The first step in getting started with building a custom project for ReactiveSearch is to add your own data. In this guide, we explain how you can import your data with the correct schema.

Creating an App

ReactiveSearch uses Elasticsearch as its underlying database system. An app within ReactiveSearch's context refers to an index in Elasticsearch.

Here's a short gif walking through the app creation process in appbase.io, a hosted realtime Elasticsearch service.

If you are using an Elasticsearch cluster, you would be able to create an index with the following command:

curl -XPUT elasticsearch:9200/my_app/

Note

ReactiveSearch is compatible with Elasticsearch v2, v5 and v6.

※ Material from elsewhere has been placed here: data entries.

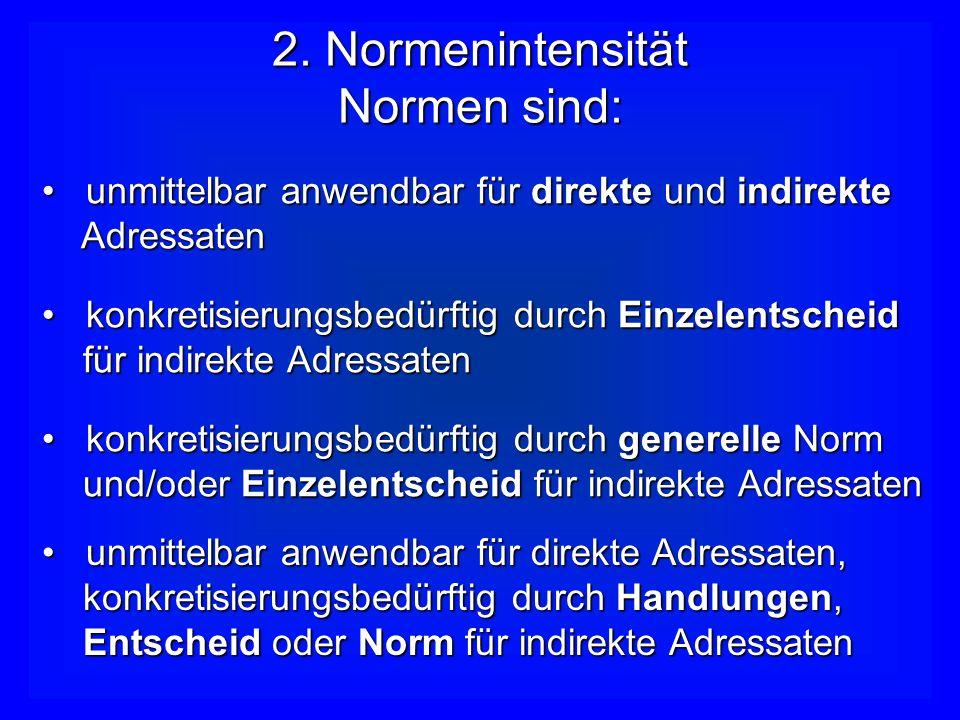 2. Normenintensität Normen sind: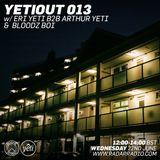 YetiOut013 w/ Eri Yeti B2B Arthur Yeti ft Bloodz Boi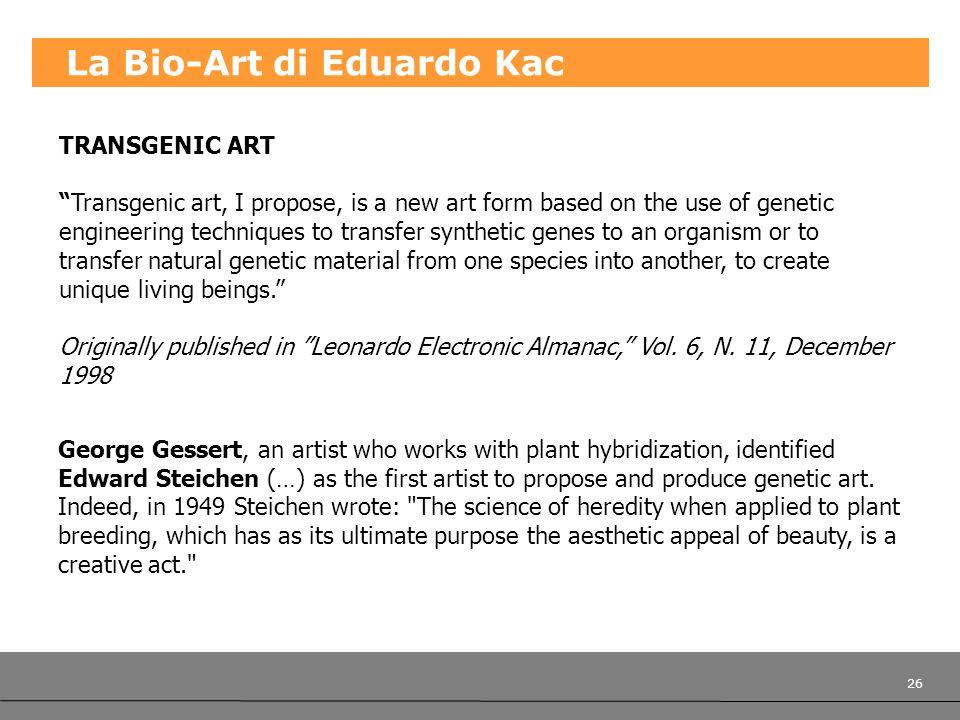 26 La Bio-Art di Eduardo Kac TRANSGENIC ART Transgenic art, I propose, is a new art form based on the use of genetic engineering techniques to transfe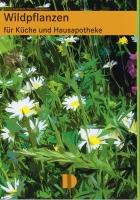Wildpflanzen für Küche & Hausapotheke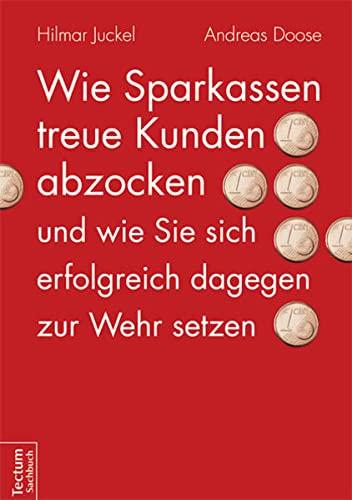 Wie Sparkassen treue Kunden abzocken und wie: Hilmar Juckel; Andreas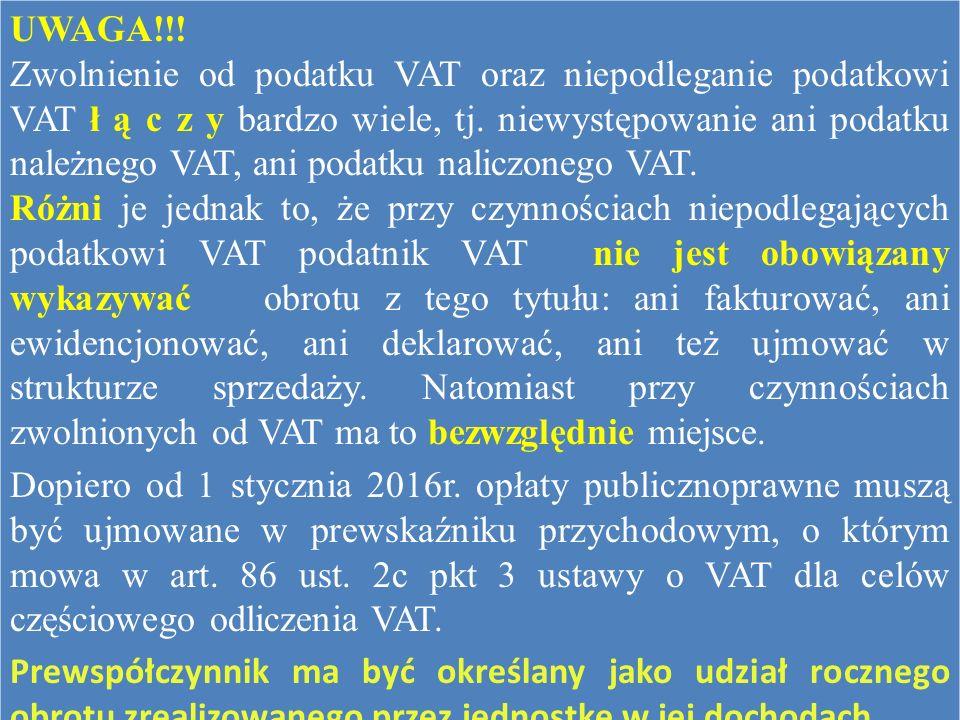 UWAGA!!! Zwolnienie od podatku VAT oraz niepodleganie podatkowi VAT ł ą c z y bardzo wiele, tj. niewystępowanie ani podatku należnego VAT, ani podatku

Overview of the App Data Model

Elasticsearch's data model is JSON based, and data within an app is organized as JSON objects that belong to a type (or not if you are using v6). Types provide a logical namespace to the JSON data which can be used while querying data. You can read more about the data model behind Elasticsearch over here.

Data Store

Note

Elasticsearch v6 removes the concepts of types, where data is simply stored as JSON objects within an index.

Importing Custom Data

In this section, we will cover how to add data using three different approaches. We will use Dejavu - a GUI for Elasticsearch for showing the process.

via Importer

Importer is the most recommended way to index data into an Elasticsearch index. It works with JSON and CSV file types, and also supports cloning an existing app.

Importer also allows you to configure mappings prior to indexing the data.

via Dejavu GUI

Let's say you have your data organized as a CSV or XLS file.

  1. Use an online tool like http://www.csvjson.com/csv2json to convert your CSV data into a JSON format.
  2. Go to your dejavu's Data Browser section and click "Add Data".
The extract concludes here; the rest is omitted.